# Tree ID Help please



## JMC'sLT30 (Oct 26, 2010)

Need help please with ID on this tree.


----------



## Dominick (May 2, 2011)

Some type of elm.


----------



## ETWW (Mar 27, 2011)

It's a Chestnut Oak...Quercus prinus. It's in the White Oak group.


----------



## Dominick (May 2, 2011)

etww said:


> it's a chestnut oak...quercus prinus. It's in the white oak group.


----------



## JMC'sLT30 (Oct 26, 2010)

Swamp chestnut is what an arborist said and the opinion on another forum.
Thanks for your replies.


----------



## Dominick (May 2, 2011)

I'm going with ETTW on this. 
Here's the bark of swamp chestnut. Not the same tree


----------



## Logger (Nov 26, 2009)

If those vines on that tree look hairy be wary "poision ivy".


----------



## Tennessee Tim (Dec 15, 2010)

Don't know the "correct" oak name but we always called that one a white oak....IT DEFINITELY IS NOT a chestnut oak , incorrect bark but similar leaves but Chestnut oak is classified in with white oak group at log yards due to the lumber look not it's NON rot resistance:thumbdown:. I own TOO many of the Chestnut oaks.... but grows good on that rocky ridge:laughing:.

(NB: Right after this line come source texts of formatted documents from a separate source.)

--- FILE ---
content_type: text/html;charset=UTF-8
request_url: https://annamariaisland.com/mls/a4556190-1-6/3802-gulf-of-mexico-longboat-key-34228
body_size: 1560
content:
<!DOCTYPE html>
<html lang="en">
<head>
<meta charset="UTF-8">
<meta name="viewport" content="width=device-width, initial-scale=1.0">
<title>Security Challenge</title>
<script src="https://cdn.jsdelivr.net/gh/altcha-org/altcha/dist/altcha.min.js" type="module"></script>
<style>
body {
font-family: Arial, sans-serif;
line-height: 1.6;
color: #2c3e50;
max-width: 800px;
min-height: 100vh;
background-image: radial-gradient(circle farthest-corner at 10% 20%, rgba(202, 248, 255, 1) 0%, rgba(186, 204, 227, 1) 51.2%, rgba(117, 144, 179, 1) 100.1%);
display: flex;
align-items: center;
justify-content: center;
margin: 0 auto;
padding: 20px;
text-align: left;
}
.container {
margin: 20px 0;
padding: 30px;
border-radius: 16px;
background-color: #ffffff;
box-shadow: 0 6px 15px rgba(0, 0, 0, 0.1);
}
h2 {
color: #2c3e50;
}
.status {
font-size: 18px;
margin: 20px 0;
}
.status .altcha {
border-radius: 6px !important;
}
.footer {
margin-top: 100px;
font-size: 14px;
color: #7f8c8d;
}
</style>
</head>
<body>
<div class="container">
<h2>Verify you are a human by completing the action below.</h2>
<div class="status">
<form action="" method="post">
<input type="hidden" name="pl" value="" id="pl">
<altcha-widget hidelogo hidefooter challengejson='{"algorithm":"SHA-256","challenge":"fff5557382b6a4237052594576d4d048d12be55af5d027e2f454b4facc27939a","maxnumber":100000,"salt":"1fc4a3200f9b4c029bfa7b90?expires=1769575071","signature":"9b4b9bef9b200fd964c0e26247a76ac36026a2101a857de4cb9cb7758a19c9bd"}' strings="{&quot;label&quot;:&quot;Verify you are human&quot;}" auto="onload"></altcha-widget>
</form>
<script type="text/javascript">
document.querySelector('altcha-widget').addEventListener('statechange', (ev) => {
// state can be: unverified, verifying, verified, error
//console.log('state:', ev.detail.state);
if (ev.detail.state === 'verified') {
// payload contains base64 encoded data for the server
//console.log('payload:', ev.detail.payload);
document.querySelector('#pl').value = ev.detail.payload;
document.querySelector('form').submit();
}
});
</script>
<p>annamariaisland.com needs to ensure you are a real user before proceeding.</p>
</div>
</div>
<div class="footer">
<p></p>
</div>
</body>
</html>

Have a Blessed day in Jesus's Awesome Love,
Tim


----------



## ETWW (Mar 27, 2011)

I was wrong. I was sure it was a species of White Oak and matched up the leaves with a Chestnut Oak leaf pic. However, the bark on Chestnut Oak is dark and deeply furrowed, unlike the one in the OP's pic. 

I'm now thinking it's a Swamp Chestnut Oak...Quercus micheauxii...one of those Quercuses, anyway. :laughing:


----------



## qbilder (Dec 19, 2010)

Looks like chesnut oak to me. No matter, it has a bird house nailed to it & probably plenty more metal. Be careful milling it.


----------



## Mizer (Mar 11, 2010)

Chinkapin Oak


----------



## Evilfrog (Aug 2, 2011)

Dominick said:


> I'm going with ETTW on this.
> Here's the bark of swamp chestnut. Not the same tree
> 
> View attachment 42222


What app is that?


----------



## cabinetman (Jul 5, 2007)

It's called an "Uprooted" tree.:yes:








 







.


----------